> _SUPPLIED RECORDS_
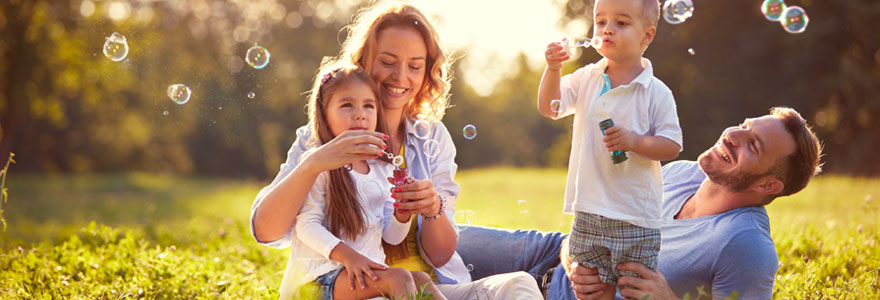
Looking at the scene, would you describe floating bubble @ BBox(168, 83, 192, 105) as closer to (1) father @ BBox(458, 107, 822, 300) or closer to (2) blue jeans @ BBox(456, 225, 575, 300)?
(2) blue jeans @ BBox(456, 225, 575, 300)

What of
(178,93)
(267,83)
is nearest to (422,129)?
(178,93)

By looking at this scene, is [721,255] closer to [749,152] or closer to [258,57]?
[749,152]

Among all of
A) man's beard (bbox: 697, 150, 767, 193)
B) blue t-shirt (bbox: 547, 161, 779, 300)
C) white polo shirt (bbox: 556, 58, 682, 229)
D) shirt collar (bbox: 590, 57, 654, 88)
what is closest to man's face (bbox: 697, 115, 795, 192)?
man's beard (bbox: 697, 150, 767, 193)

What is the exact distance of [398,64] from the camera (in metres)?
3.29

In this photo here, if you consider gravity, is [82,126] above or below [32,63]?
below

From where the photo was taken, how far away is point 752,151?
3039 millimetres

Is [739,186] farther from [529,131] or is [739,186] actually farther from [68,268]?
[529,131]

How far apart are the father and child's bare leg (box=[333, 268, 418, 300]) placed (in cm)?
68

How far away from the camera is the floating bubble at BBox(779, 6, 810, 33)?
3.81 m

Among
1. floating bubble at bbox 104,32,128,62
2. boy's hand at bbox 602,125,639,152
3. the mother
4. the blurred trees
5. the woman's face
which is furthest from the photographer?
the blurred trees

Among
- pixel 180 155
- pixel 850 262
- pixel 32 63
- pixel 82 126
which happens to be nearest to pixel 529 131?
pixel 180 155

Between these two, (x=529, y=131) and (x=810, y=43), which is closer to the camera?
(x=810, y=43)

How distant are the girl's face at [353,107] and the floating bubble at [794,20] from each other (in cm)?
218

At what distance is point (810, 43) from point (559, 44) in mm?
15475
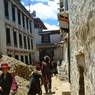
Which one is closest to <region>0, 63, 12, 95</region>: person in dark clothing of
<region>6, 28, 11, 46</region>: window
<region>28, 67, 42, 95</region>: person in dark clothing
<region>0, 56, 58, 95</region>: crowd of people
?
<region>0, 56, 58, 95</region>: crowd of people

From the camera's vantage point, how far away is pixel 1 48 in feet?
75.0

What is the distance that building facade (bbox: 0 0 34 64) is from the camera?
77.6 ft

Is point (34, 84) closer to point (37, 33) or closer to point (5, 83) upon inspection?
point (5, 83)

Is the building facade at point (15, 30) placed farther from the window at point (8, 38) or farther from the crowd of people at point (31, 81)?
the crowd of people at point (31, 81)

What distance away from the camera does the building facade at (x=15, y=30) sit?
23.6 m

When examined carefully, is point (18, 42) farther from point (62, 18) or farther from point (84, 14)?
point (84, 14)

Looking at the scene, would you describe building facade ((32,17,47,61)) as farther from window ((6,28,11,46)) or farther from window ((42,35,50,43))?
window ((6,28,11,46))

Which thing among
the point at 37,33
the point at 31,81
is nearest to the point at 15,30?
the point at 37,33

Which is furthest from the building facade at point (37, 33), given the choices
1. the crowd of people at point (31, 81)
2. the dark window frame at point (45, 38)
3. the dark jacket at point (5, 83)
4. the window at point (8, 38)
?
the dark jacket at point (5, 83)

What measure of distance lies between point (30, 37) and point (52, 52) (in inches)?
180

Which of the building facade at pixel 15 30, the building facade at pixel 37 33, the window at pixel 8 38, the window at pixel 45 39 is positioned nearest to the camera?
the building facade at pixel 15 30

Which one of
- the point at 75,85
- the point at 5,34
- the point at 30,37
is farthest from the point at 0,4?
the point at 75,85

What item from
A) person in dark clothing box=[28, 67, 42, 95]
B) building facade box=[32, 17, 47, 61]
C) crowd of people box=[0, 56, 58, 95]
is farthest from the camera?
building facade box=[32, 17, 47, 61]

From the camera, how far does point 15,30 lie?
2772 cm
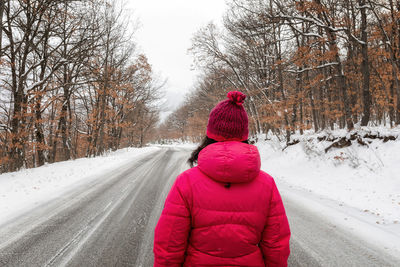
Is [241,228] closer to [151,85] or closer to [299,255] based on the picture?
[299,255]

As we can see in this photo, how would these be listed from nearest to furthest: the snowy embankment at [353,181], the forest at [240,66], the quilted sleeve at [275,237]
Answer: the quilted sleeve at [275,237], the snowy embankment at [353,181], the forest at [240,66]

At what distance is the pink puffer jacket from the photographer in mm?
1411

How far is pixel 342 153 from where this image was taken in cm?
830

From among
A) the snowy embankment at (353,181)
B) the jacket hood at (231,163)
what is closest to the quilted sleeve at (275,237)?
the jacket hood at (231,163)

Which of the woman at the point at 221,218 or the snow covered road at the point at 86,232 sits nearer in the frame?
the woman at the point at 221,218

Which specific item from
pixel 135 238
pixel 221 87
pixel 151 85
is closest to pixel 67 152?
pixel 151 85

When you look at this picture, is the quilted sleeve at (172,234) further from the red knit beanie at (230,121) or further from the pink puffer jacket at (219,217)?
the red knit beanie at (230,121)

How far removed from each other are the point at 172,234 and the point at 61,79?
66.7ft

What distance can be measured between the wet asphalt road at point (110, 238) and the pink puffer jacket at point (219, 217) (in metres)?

> _WHAT THE EXERCISE ASKS_
All lines from the one that contains "At what distance is the" through the end of the material are to be quoted exactly, with both ends included.

> _SOLUTION FOR THIS EXERCISE_
At what distance is the pink puffer jacket from the photographer in mm?
1411

How far is pixel 342 153 from where this image was taken in cm?
830

From among
A) the snowy embankment at (353,181)
B) the jacket hood at (231,163)
what is closest to the quilted sleeve at (275,237)?
the jacket hood at (231,163)

Which of the woman at the point at 221,218 or the snow covered road at the point at 86,232 sits nearer in the frame?
the woman at the point at 221,218

Which specific item from
pixel 135 238
pixel 221 87
pixel 151 85
is closest to pixel 67 152?
pixel 151 85

When you look at this picture, is the quilted sleeve at (172,234) further from the red knit beanie at (230,121) or further from the pink puffer jacket at (219,217)?
the red knit beanie at (230,121)

How far removed from each other are the point at 172,234 and the point at 61,79?
66.7ft

What distance can be measured between the wet asphalt road at point (110, 238) and the pink puffer jacket at point (219, 217) (in metres)?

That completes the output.